Aux commandes du restaurant Rouge à Nîmes, la cheffe Georgiana Viou revient chez elle, à Marseille, pour faire la promotion de son livre retraçant son parcours « atypique » du Bénin à l’étoile Michelin. Rencontre.
Après avoir cuisiné pour 150 convives aux Grandes tables de la Friche, Georgiana Viou s’accorde un peu de repos à l’hôtel Mercure sur la Canebière. La cheffe étoilée nous reçoit avant de repartir dédicacer son livre « Oui cheffe ! Du Bénin à l’étoile Michelin, itinéraire d’une battante » paru aux éditions Michel Lafon mi-mars.
C’est Olivier Montels, ex-directeur adjoint des antennes et programmes France Télévisions, qui a initié ce projet littéraire. Au départ, Georgiana Viou était plutôt « flippée » à l’idée de se raconter. Mais la vague de messages saluant son « parcours inspirant », quand elle reçoit son étoile Michelin en 2023 pour son travail chez Rouge à Nîmes, l’a fait changer d’avis.
Seule condition : l’accord de ses enfants Steven, Paul-Arthur et Margot, sa « tribu d’amour ». Car Georgiana parle beaucoup d’eux dans cet ouvrage. Elle livre même des « choses qu’elle n’a pas pu leur dire en vrai ».
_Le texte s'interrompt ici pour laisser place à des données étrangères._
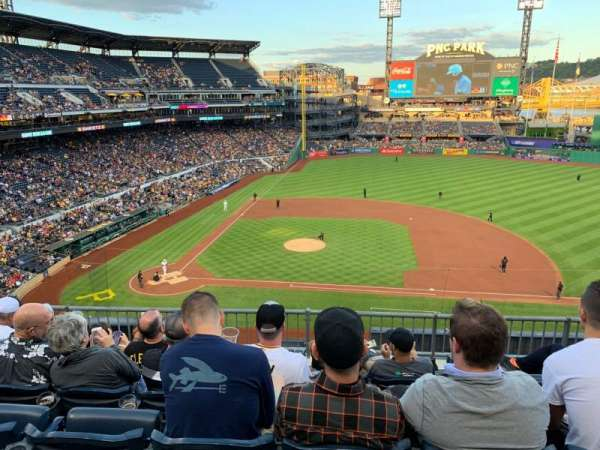 PNC Park, section: 210, row: E, seat: 7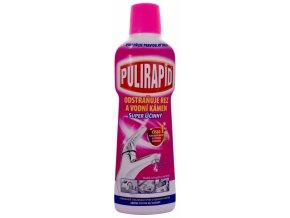 Pulirapid Aceto na vápenaté usazeniny tekutý čistič s přírodním octem 500 ml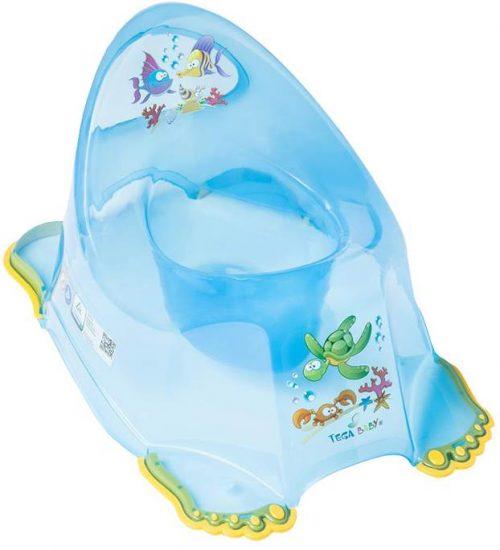 Nocnik antypoślizgowy Tega Baby Aqua Niebieski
Sa première grossesse qui l’a poussée à arrêter ses études, son divorce, une agression sexuelle lors de son adolescence… La grossophobie, le racisme, le sexisme ont aussi jalonné son parcours « atypique », dès son arrivée en France pour suivre ses études. Mais Georgiana Viou n’en fait pas une fatalité.

Marseille dans la peau
Tombée dans la marmite de la cuisine il y a 15 ans, la cheffe de 48 ans est sans tabou et cherche sa liberté partout. Si elle travaille à Nîmes depuis 2021, elle revient toujours à Marseille avec la même envie. « C’est à Marseille que la cuisinière est née » avec son premier restaurant L’Atelier de Georgiana en 2011.
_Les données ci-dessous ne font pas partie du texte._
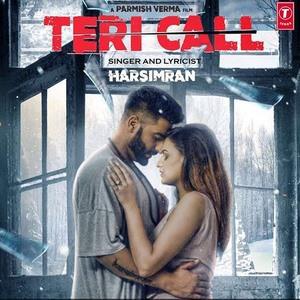 harsimran-teri-call-song-poster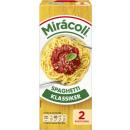 miracoli 2port.spagh.tom. 285g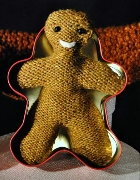 Gingerbread man and link to the April Puppet Show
Puis Chez Georgiana en 2015 lui a valu le trophée Jeunes Talents et deux toques au Gault & Millau. La cheffe a aussi aidé Florent Manaudou au lancement de la Piscine sur le Vieux-Port en 2016. Son plongeur de l’époque, sans jeu de mots, l’avait suivi dans cette aventure. Une belle histoire puisqu’il est désormais à la tête du restaurant.
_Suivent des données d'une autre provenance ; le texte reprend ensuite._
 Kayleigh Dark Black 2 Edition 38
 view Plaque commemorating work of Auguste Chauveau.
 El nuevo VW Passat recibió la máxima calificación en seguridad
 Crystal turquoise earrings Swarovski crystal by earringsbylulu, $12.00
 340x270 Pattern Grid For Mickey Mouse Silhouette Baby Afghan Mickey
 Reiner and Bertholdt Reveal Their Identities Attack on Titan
La béninoise devait aussi participer à l’aventure de la Casa Méditerranée aux côtés du chef Sébastien Richard, avant que le projet ne s’enlise faute d’équilibre financier. Fruit du hasard, ou non, les fenêtres du Mercure donnent sur les rideaux baissés de l’ancienne boutique Piery où devait s’installer l’établissement.
Transmettre au Bénin
Ce palmarès reflète sa personnalité « hyperactive » telle qu’elle se décrit. Mais ça ne suffisait pas. Son étoile qui la rend « visible, audible, crédible » doit lui servir. Georgiana a donc accepté de signer la carte du restaurant L’Ami à Cotonou, dans son pays natal au Bénin, en décembre dernier.
Elle s’y rend tous les mois pour les former à sa cuisine. Et diffuser ses valeurs : travail, respect des autres et de la nature. « Il faut du bon sens pour faire les choses, comme ne plus ouvrir l’eau pour la regarder couler. J’ai une phobie de l’eau car partout, même en Afrique, ils n’ont pas conscience qu’elle va disparaître », s’étouffe la toque.
Ces 15 années de travail ont ainsi fait naître une envie de s’engager pour améliorer le milieu de la restauration. « Ce livre, c’est ma façon de manifester », glisse celle qui s’est aussi engagée dans la plateforme Restaure, pour une gastronomie plus responsable, lancée à Marseille en novembre dernier.
Vers un nouveau restaurant à Marseille ?
Ce mouvement, porté par sept associations, veut embarquer des professionnels de la restauration pour un management plus respectueux, alors que le secteur traverse un fort taux de turn-over et des pénuries de recrutement.
Restaure entend aussi rendre la cuisine plus inclusive, un des combats personnels de Georgiana. Elle a notamment travaillé aux Beaux-Mets, un restaurant innovant pour réinsérer les prisonniers des Baumettes, dont elle garde un très bon souvenir.
Mais un rêve lui trotte encore dans la tête. Restaurer un hôtel particulier vers Marseille avec 4 chambres pour elle et ses trois enfants. Au rez-de-chaussée, en face d’un jardinet, elle recevrait des invités dans un restaurant intimiste. « La cuisine, j’ai l’impression d’y être arrivée par accident mais plus le temps passe, plus je réalise que c’est ma destinée », confie-t-elle.